Colette Fellous éprouve une admiration particulière pour
Marguerite Duras. C'est à l'occasion de la parution d' «
Emily L. » qu'elle se rend au domicile de l'auteure pour un entretien autour de cet ouvrage. La rencontre va rapidement prendre une dimension à laquelle
Colette Fellous ne s'attendait pas. Pour l'occasion, elle avait enfilé « un gilet en grosse laine rouge et blanc et un petit foulard de soie léopard tacheté noir et blanc ». Soudain, son interlocutrice la fixe et lance : « Tu vois, j'étais exactement comme toi. le même foulard, les mêmes couleurs, pareille. »
En sortant, Colette écume les boutiques du quartier à la recherche de cet accessoire, afin de l'offrir à son idole. Et bien plus tard, en détaillant des photos de l'auteure,
Colette Fellous se rend compte que celle-ci a porté son cadeau sa vie durant. C'est un lien de plus qui se tisse entre elles deux.
Au fil de pages,
Colette Fellous raconte des épisodes de la vie de
Marguerite Duras, se perdant souvent en digressions. Tantôt, elle explique certains passages des oeuvres qui l'ont marquée. Ici, Marguerite assiste à des répétitions de pièces adaptées de ses livres, là, elle dirige des acteurs lors du tournage d'un de ses films. Elle l'évoque jeune, lorsque sa mère se battait contre le Pacifique, ou encore dans sa vie quotidienne. Elle parle de ses amours, notamment avec
Yann Andrea. Elle fait allusions aux problèmes de santé. Yann arrange « les plis de son foulard léopard, pour bien cacher les traces de sa trachéotomie récente. »
Elle-même met ses pas dans ceux de la jeune fille au centre de « L 'Amant ». Elle visite la maison de celui-ci et reconnaît « le petit foulard léopard sur deux photos dans l'entrée ». Elle évoque « ses yeux bleus et purs », sa voix : « ce sont des ordres, le ton est presque militaire » lorsqu'elle conseille les comédiens. Elle s'est « modifiée après cette opération, mais elle avait gardé les mêmes intonations, les mêmes suspens entre les mots ».

[Données disponibles]
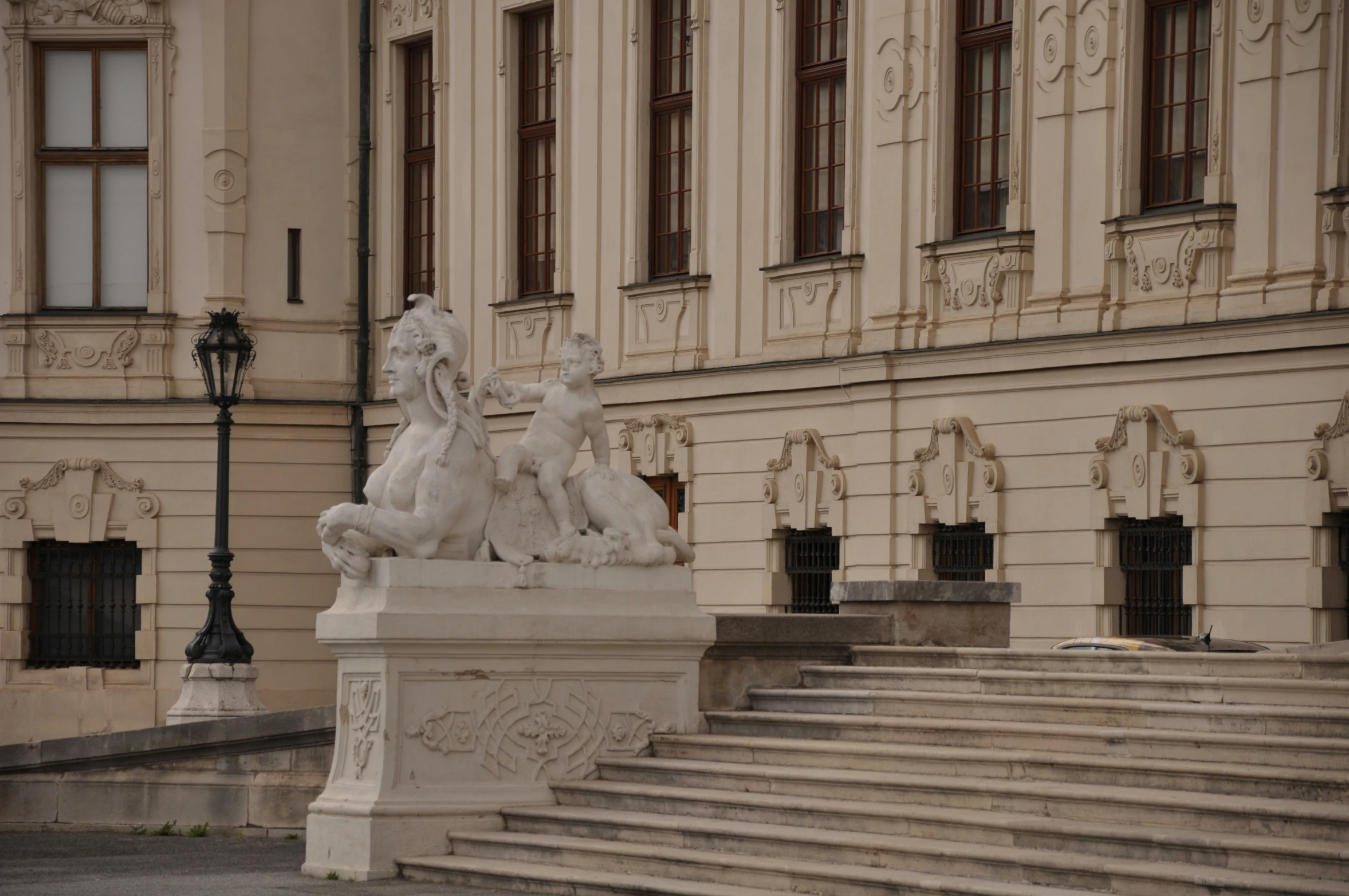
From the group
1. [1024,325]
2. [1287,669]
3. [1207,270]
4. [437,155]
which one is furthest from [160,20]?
[1287,669]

[Consignes]
(1) Reformulez plus brièvement le paragraphe de l'extrait qui commence par « En sortant, Colette écume », en conservant ses faits principaux.
(2) Présentez les lignes des enregistrements sous forme de liste JSON de chaînes, à raison d'une chaîne par ligne et sans les lignes vides. Laissez les images hors de votre réponse.

[Réponses par consigne]
(1) Après l'entretien, Colette Fellous cherche ce foulard dans les boutiques du quartier pour l'offrir à Marguerite Duras. Bien plus tard, des photos lui révèlent que l'auteure a porté ce cadeau toute sa vie, ce qui crée un lien de plus entre elles.

(2)
[
  "From the group",
  "1. [1024,325]",
  "2. [1287,669]",
  "3. [1207,270]",
  "4. [437,155]",
  "which one is furthest from [160,20]?",
  "[1287,669]"
]